▶ _Required task_: Put the lines below into a Markdown table with two columns, Number and Line, one row per line, skipping blank lines. Leave the pictures out of the table.
## Begin
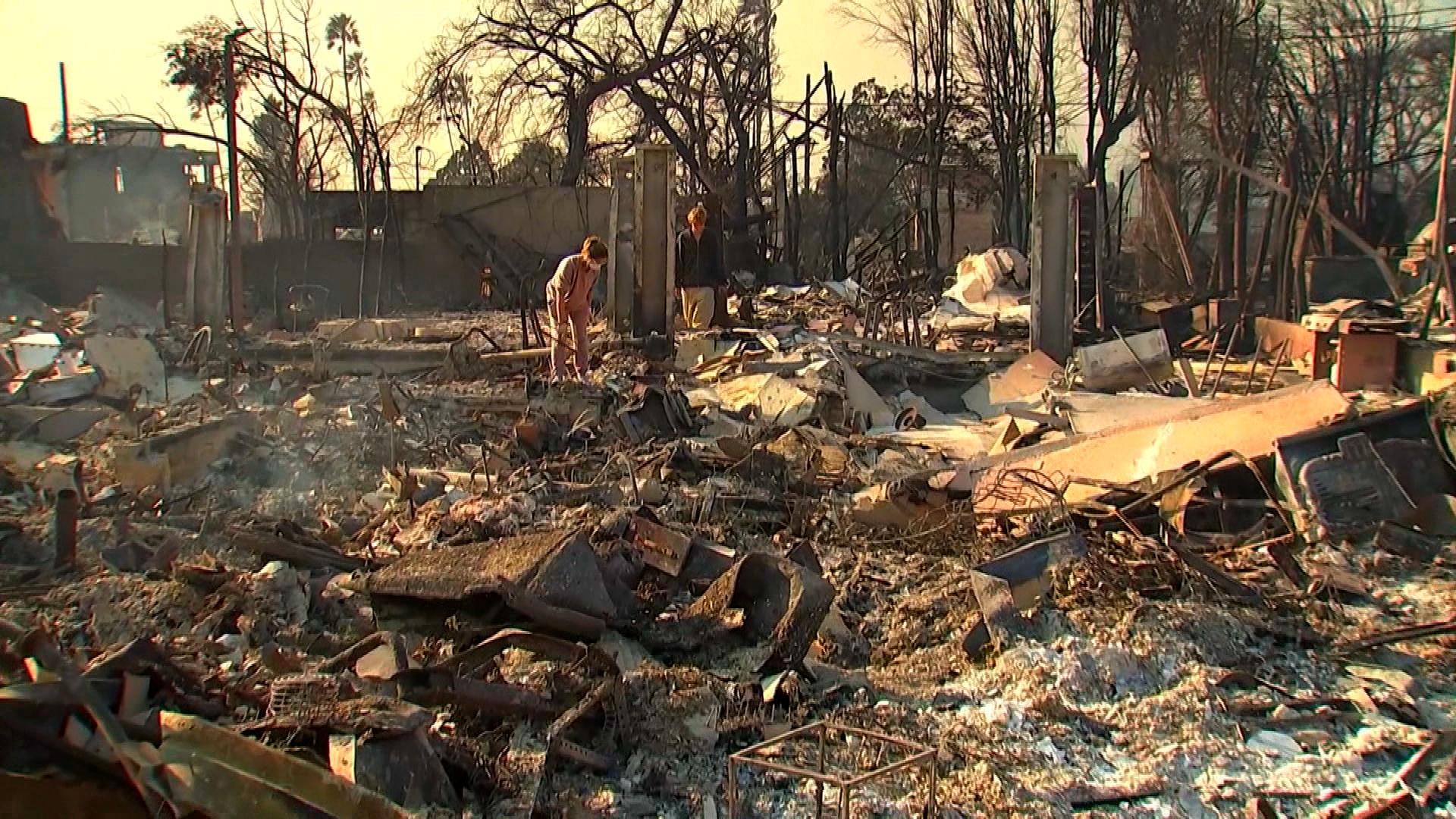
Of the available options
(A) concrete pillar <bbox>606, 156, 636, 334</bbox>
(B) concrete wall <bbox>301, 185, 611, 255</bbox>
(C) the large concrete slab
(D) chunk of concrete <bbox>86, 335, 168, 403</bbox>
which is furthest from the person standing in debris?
## End
▶ _Response_:
| Number | Line |
|---|---|
| 1 | Of the available options |
| 2 | (A) concrete pillar <bbox>606, 156, 636, 334</bbox> |
| 3 | (B) concrete wall <bbox>301, 185, 611, 255</bbox> |
| 4 | (C) the large concrete slab |
| 5 | (D) chunk of concrete <bbox>86, 335, 168, 403</bbox> |
| 6 | which is furthest from the person standing in debris? |